= DOCUMENT SEGMENT =
** Begin **
Question 2: The State Administration for Industry and Commerce launched a standardization campaign of corporation names in year 2005, and all non-profit organizations were required to register as enterprises and find themselves governing unites. Is this true? Once you registered as an enterprise, then you’re involved in such issues as government policies, taxes, finance, etc. Did the governmental policies give any preferential treatment to non-profit organizations like Unirule Institute? Do you have to shoulder same abundance as profit-making enterprises? Isn’t this very unfair for Unirule Institute?
Unirule Institute once had a body of non-profit organization, called private high-tech enterprise, which was revoked in 2005. This exerted certain negative influence on us. By then, the State Science and Technology Commission stopped acting as the governing unit for all the private high-tech enterprises, and it became very hard for us to find a governing unit. We tried to find but we failed, as actually no organizations would like to be governing units. Then we tried to register as a so-called private non-enterprise, a non-profit organization concept in China. However, we were also required to find a governmental governing unit. So actually we were no qualified or had no ways to apply for registration as a “Private Non-enterprise”.
Therefore, the latter Unirule Institute of Economics actually exists as the subsidiary division of Unirule Consulting Firm (UCF), which is a fully commercial legal identity. After our identity of private high-tech enterprise was revoked, we found no way to apply for registration as a private non-enterprise despite all our efforts, and by now we have given up and stopped trying. So strictly speaking, Unirule Institute of Economics is a subsidiary organization with no independent legal person rights, but it still can exist.
Afterwards, the State Administration for Industry and Commerce launched a so-called “Standardization Campaign” of corporation names. In my opinion, the aim of such an action is, with no doubts, to repress private research institutes, thus wiping out the existence of such names as social science and humanities institute or research center.
As for the name of Unirule, we were even told that we could not register with “Unirule” any more when we went for another registration later. We once appealed to the State Administration for Industry and Commerce, asking why we could not register with “Unirule” any more since we could register with this name before. Their answer was simply that there were certain law amendments, but they failed to inform us what the specific law amendments actually were. We kept a record of this issue.
For one thing, the policy of tightening the registration of social sciences and humanities organizations is aimed at repressing and exterminating private research organizations. For another, this is a special policy directly targeting Unirule Institute. This action is really very stupid, as it equals to destroying the society’s own think tanks. We have intelligence and knowledge resources to contribute to our society, to provide the government with free decision-making consultancy and reference, which should be win-win cooperation in many ways. We can not help feeling puzzled why non-governmental think tanks have to face so much malicious extermination.
Without the legal identity of non-profit organization, we have to pay tax for all our income. We have to make certain compromise. Under such condition, we already feel rather satisfied that we are still able to survive. There’s no doubt that the government never gave us any support. On the contrary, our surviving environment is even harsher than normal organizations.
** End **
= RECORDS FOR THE EXERCISE =
** Begin **
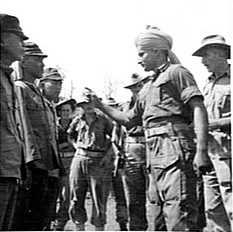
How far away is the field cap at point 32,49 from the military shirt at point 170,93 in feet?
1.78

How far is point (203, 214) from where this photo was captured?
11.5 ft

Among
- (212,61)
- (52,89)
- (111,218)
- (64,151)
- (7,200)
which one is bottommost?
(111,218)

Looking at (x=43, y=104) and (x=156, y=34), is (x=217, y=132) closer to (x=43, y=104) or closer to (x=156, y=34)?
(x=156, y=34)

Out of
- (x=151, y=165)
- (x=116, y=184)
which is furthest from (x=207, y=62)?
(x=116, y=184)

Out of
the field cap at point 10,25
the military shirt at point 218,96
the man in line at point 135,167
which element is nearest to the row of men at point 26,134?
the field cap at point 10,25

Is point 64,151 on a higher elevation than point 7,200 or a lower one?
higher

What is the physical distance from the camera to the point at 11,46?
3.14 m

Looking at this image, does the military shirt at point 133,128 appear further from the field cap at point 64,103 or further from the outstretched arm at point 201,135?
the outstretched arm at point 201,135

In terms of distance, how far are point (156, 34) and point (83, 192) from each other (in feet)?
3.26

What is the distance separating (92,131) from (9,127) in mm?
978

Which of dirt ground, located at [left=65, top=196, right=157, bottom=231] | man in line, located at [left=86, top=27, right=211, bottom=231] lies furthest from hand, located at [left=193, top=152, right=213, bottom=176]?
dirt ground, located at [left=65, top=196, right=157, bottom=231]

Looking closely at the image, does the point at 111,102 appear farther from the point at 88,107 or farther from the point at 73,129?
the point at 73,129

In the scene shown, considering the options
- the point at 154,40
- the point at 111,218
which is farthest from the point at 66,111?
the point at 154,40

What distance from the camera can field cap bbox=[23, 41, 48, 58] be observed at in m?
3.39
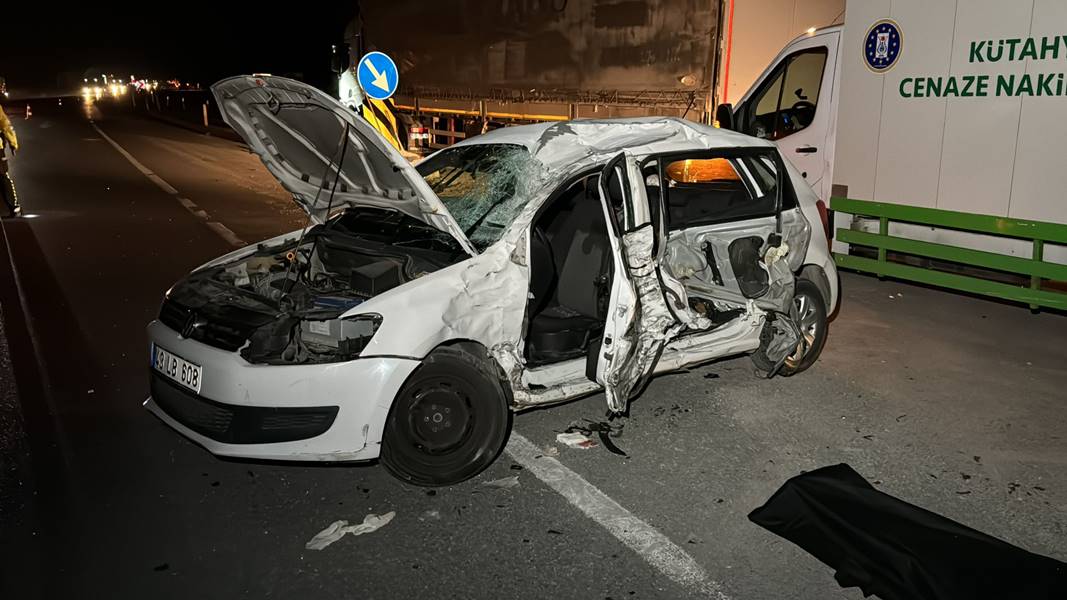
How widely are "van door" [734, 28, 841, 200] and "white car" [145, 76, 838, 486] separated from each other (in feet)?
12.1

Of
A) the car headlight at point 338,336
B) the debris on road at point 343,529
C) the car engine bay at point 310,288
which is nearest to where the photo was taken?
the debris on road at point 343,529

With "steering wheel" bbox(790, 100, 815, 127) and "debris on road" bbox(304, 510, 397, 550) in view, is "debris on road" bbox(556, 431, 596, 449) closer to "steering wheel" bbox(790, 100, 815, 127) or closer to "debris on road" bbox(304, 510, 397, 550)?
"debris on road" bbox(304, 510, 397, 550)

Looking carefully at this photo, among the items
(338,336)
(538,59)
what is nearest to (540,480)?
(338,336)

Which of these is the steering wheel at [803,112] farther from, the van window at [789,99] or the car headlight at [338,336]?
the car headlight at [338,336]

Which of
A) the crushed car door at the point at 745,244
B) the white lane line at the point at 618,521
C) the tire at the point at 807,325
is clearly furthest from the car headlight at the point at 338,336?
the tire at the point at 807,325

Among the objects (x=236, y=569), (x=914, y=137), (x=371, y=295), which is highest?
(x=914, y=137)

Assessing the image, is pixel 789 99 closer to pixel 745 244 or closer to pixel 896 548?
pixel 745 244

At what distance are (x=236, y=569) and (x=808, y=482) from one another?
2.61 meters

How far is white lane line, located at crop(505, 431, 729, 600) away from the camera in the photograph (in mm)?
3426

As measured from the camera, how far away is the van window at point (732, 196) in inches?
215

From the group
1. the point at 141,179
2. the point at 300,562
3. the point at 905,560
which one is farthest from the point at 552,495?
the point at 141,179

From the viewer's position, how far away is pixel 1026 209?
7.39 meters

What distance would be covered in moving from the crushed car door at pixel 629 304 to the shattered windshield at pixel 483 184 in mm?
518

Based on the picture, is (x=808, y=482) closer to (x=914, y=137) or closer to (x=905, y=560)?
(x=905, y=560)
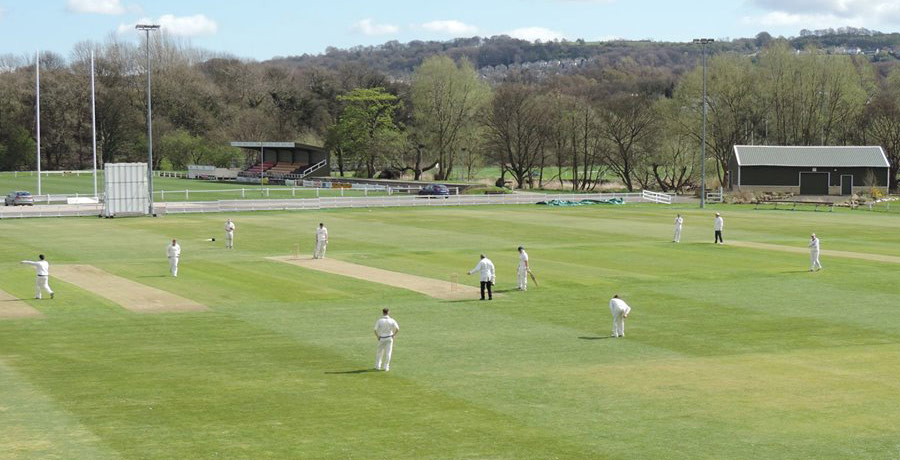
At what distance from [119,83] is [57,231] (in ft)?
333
** End **
= PROBLEMS TO WORK ON =
**a.** Copy the portion of the Unirule passage that begins at the words "Without the legal" and ends after the words "than normal organizations.".
**b.** Identify each row containing the string "field" and copy those rows.
The rows have no connection to the Unirule passage.

= ANSWERS PER TASK =
**a.**
Without the legal identity of non-profit organization, we have to pay tax for all our income. We have to make certain compromise. Under such condition, we already feel rather satisfied that we are still able to survive. There’s no doubt that the government never gave us any support. On the contrary, our surviving environment is even harsher than normal organizations.

**b.**
How far away is the field cap at point 32,49 from the military shirt at point 170,93 in feet?
the field cap at point 10,25
the field cap at point 10,25
Looking at this image, does the military shirt at point 133,128 appear further from the field cap at point 64,103 or further from the outstretched arm at point 201,135?
What distance from the camera can field cap bbox=[23, 41, 48, 58] be observed at in m?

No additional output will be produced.